YOUR ASSIGNMENT — If an entry contains a picture, omit that picture and transcribe everything else exactly.

AVAILABLE RECORDS —
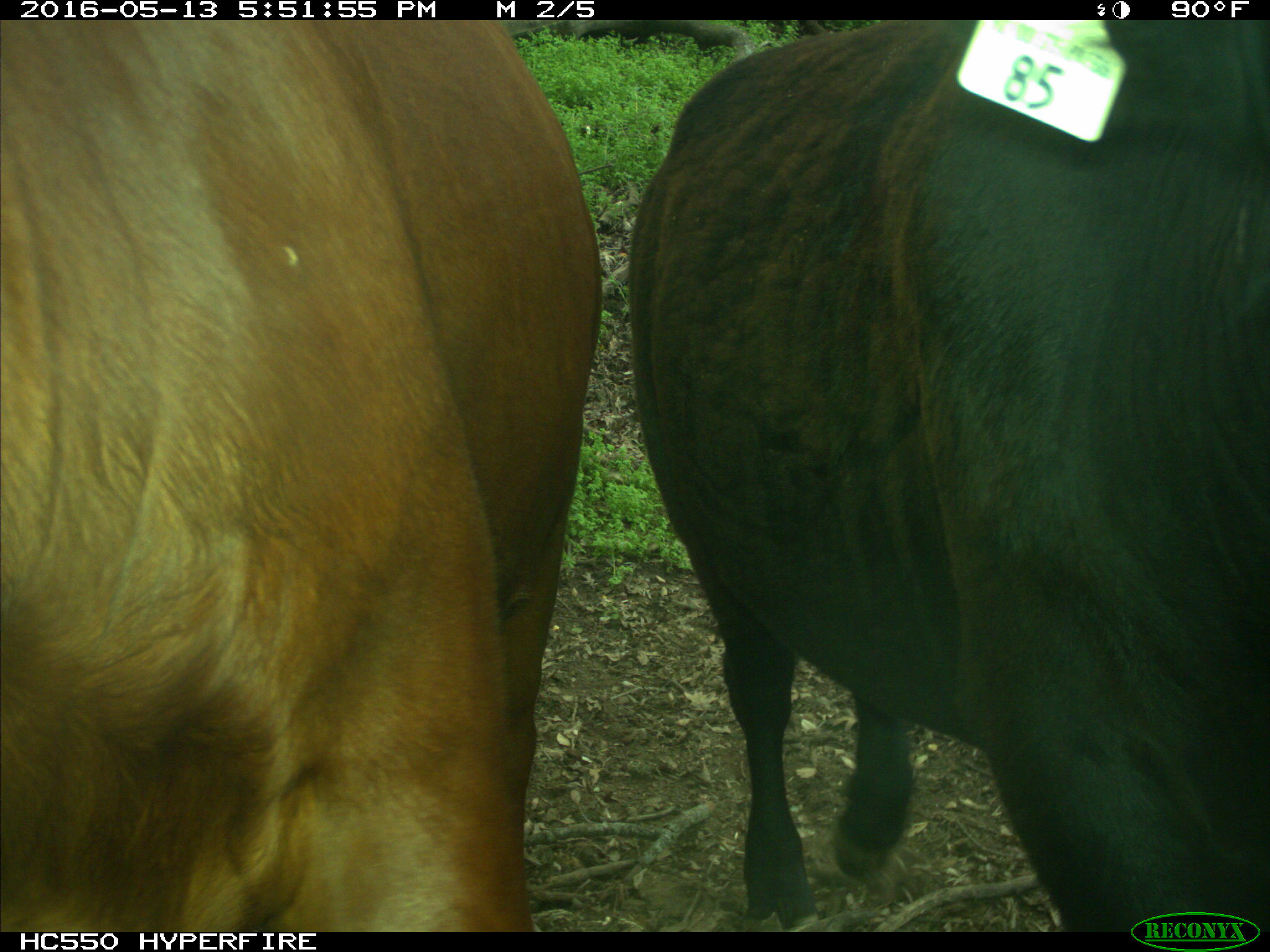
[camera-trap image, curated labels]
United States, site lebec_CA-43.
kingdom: Animalia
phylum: Chordata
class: Mammalia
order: Artiodactyla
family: Bovidae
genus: Bos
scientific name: Bos taurus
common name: domestic cow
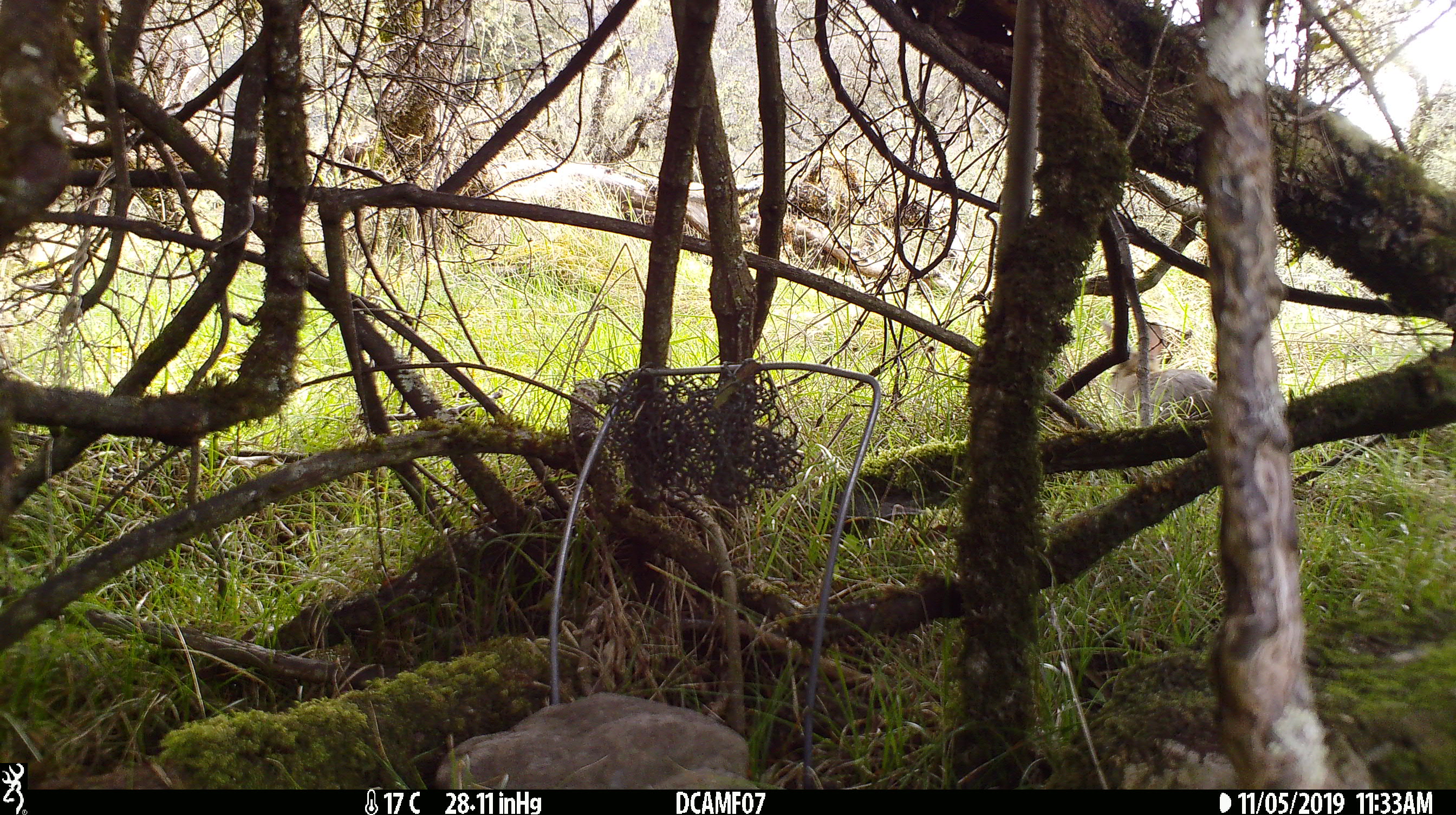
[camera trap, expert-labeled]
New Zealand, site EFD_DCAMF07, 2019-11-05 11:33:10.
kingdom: Animalia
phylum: Chordata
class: Mammalia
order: Lagomorpha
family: Leporidae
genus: Oryctolagus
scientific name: Oryctolagus cuniculus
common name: european rabbit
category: rabbit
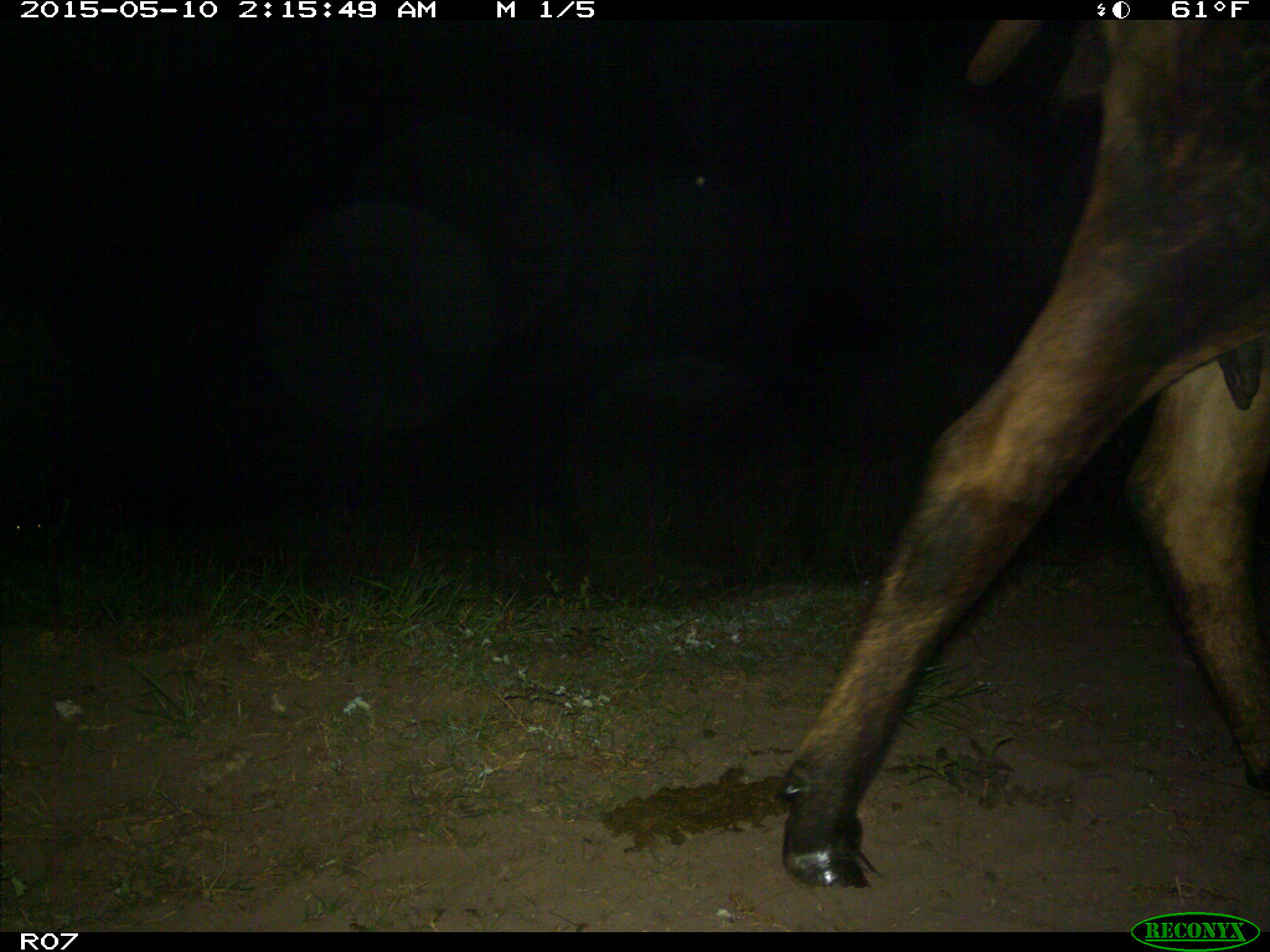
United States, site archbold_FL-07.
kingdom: Animalia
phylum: Chordata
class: Mammalia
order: Artiodactyla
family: Bovidae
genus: Bos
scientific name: Bos taurus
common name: domestic cow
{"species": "Bos taurus (domestic cow)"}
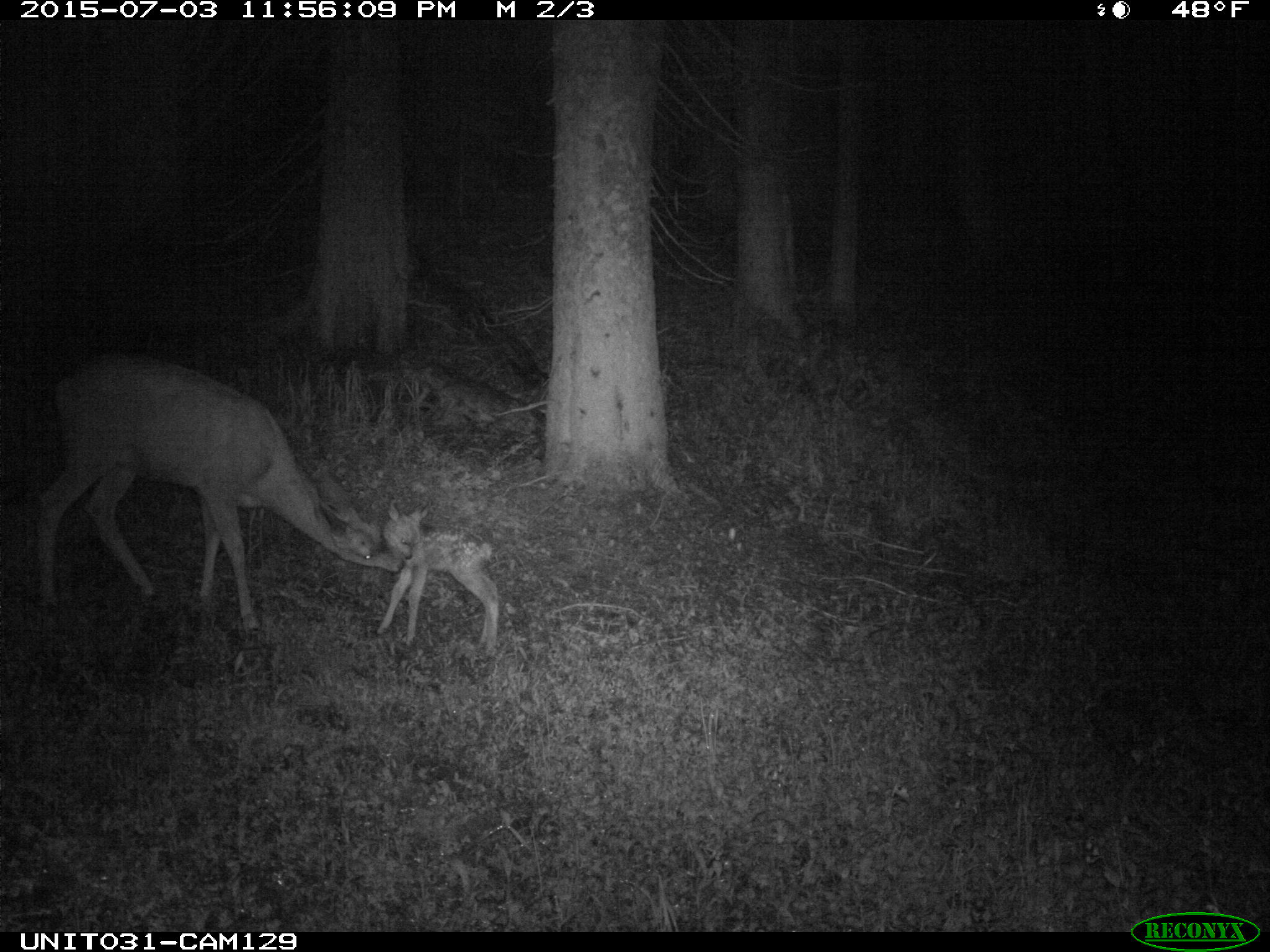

SOLUTION TO THIS TASK —
[camera-trap image, curated labels]
United States, site lebec_CA-43.
kingdom: Animalia
phylum: Chordata
class: Mammalia
order: Artiodactyla
family: Bovidae
genus: Bos
scientific name: Bos taurus
common name: domestic cow
[camera trap, expert-labeled]
New Zealand, site EFD_DCAMF07, 2019-11-05 11:33:10.
kingdom: Animalia
phylum: Chordata
class: Mammalia
order: Lagomorpha
family: Leporidae
genus: Oryctolagus
scientific name: Oryctolagus cuniculus
common name: european rabbit
category: rabbit
United States, site archbold_FL-07.
kingdom: Animalia
phylum: Chordata
class: Mammalia
order: Artiodactyla
family: Bovidae
genus: Bos
scientific name: Bos taurus
common name: domestic cow
{"species": "Bos taurus (domestic cow)"}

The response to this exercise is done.